Secondly: if you’re trying to get your screenplay seen, my suggestion is “make something”. Anything. If you wrote a feature film? Make a short adaptation or tie-in – or hell, just take a scene out of it – then shoot it, and send it to festivals (like Damien Chazelle did with Whiplash, for instance). Short films and networking during the festival circuit are the ultimate calling cards.
Finally: write what you love, not just what you think sells.
Lastly, what is your favorite film of all time?
Star Wars: Episode III – Revenge of the Sith. It’s the film I’ve watched the most times, the one I can quote the most.
Is it perfect? I objectively gotta say “no”. But, subjectively, I think Lucas succeeded in what he set out to do, which is 1) explore how a good kid becomes a bad man and 2) how a democracy becomes a dictatorship. I think the answer to both those questions is that it happens from within, given enough pressure.

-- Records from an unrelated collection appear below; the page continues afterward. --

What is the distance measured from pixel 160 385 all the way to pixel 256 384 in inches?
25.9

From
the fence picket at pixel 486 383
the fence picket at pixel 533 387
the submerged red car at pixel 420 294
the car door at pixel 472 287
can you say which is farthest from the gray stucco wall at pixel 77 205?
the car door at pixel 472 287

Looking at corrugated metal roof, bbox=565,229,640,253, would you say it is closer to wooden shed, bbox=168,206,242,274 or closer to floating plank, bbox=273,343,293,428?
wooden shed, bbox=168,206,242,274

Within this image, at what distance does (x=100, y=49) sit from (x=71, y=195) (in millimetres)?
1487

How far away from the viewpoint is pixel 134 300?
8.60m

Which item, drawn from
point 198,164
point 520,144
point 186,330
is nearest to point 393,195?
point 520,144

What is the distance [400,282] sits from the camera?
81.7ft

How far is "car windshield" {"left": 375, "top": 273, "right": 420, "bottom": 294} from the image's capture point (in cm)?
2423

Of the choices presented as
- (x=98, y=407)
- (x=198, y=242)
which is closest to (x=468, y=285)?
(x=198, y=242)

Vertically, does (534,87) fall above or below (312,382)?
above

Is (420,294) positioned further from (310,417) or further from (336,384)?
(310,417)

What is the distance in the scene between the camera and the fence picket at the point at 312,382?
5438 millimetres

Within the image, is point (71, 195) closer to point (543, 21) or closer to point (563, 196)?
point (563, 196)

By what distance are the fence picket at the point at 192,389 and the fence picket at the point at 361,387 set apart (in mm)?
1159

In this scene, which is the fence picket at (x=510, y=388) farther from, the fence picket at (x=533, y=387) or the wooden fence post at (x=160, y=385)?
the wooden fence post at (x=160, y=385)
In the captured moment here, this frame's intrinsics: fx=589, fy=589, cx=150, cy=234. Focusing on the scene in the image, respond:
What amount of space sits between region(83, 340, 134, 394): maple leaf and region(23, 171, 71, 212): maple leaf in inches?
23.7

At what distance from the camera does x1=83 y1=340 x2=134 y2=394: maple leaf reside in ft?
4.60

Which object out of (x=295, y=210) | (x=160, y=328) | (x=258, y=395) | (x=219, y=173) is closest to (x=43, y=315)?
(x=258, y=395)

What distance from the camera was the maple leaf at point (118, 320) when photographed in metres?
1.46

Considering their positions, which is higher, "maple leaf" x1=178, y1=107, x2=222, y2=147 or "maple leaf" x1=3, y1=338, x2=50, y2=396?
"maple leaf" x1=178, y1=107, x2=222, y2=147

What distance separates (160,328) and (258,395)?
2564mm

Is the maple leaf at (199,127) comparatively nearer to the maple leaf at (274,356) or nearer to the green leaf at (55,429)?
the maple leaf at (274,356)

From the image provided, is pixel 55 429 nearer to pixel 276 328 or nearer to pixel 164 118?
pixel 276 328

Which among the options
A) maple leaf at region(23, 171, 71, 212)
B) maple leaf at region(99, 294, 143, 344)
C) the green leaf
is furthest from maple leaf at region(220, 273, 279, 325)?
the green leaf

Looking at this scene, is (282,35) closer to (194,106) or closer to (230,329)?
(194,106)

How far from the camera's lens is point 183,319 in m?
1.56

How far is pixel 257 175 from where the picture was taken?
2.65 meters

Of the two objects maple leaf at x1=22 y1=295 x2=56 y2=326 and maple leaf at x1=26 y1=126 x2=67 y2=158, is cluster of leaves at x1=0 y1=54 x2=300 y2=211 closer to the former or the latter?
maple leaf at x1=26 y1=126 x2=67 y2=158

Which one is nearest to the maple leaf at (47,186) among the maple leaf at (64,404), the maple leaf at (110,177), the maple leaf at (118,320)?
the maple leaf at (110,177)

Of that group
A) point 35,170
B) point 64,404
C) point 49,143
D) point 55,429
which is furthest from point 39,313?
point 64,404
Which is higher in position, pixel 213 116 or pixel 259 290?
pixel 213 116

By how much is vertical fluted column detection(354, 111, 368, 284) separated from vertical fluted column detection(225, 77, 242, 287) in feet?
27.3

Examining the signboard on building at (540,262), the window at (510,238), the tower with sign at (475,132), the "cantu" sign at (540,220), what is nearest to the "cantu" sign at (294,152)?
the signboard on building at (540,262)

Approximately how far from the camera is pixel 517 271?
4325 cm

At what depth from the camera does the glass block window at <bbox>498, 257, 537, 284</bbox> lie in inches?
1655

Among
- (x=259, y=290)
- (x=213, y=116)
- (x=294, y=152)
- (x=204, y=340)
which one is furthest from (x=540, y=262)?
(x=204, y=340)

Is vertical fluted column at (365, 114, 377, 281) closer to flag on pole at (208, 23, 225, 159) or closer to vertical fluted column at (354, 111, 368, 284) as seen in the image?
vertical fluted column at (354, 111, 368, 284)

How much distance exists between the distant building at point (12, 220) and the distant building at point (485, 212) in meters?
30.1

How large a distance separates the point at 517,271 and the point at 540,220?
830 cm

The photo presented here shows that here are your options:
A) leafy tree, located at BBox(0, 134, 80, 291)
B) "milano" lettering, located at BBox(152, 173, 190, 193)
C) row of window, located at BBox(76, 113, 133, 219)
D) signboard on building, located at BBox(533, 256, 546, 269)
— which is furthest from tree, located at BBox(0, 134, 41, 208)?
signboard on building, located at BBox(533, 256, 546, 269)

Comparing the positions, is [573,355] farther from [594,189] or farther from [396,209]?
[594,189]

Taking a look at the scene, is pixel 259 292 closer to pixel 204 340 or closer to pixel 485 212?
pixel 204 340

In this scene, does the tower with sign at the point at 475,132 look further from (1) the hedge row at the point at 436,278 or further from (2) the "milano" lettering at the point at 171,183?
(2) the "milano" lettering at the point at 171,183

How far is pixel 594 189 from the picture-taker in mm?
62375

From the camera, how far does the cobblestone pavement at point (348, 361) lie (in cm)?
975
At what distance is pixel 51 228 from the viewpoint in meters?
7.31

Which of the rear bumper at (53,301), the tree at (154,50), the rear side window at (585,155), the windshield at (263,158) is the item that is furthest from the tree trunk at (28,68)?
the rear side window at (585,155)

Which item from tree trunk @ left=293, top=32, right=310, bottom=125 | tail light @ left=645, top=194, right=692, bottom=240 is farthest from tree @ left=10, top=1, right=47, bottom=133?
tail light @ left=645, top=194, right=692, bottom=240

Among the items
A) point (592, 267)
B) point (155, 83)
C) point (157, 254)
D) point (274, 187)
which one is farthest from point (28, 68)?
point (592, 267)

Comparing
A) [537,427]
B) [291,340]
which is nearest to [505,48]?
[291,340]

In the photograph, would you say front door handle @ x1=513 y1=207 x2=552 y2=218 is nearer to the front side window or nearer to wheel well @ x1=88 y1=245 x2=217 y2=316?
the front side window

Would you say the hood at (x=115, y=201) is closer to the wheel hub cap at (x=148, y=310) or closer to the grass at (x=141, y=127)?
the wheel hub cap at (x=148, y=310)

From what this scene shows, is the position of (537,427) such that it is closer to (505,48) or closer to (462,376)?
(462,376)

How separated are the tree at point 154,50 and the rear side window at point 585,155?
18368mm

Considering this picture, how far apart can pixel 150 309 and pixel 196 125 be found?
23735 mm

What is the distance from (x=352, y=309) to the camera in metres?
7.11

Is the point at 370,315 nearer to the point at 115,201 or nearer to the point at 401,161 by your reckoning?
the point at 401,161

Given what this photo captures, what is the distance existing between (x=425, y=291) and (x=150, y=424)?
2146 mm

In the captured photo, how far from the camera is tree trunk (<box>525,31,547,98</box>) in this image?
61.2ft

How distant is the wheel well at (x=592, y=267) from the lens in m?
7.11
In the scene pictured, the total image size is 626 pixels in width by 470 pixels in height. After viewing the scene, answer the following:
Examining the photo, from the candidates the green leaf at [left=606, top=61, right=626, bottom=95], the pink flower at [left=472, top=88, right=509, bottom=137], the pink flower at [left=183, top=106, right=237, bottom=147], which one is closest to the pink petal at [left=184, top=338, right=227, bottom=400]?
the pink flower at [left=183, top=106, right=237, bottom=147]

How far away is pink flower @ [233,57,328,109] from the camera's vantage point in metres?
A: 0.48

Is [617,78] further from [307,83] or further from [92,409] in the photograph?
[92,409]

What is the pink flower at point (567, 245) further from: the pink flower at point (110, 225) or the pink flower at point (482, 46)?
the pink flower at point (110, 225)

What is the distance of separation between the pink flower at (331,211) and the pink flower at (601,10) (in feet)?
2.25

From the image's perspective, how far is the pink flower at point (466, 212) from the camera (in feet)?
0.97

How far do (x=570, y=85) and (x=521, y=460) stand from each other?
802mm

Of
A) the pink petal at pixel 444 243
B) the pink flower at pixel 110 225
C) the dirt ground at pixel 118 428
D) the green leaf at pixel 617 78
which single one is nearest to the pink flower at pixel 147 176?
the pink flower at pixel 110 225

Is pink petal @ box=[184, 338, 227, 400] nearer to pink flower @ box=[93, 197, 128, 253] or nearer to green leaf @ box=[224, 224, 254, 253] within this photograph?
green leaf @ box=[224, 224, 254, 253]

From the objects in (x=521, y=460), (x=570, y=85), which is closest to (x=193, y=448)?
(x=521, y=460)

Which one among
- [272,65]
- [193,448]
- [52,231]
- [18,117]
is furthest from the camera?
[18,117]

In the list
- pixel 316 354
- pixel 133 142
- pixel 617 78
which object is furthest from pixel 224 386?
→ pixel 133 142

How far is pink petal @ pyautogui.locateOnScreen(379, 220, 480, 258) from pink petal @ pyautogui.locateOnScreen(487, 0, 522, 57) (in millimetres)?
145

That’s what Palpatine is there for. He enables them to give in to the worse parts of themselves then sits back and watches them implode. He does this by orchestrating pressure and then swooping in, in the guise of a savior. With the Republic, he does this by engineering a war and then bringing about order (to the chaos he caused) as an Emperor. With Anakin, he does this by engineering conflict between him and his family – Padmé, Obi-Wan, the Jedi – then presenting himself before Anakin as the solution to all his problems.
As I said, it’s not “the best movie in the history of cinema”, but if you stop and think about it, I think it remains quite a nuanced and complex film nonetheless.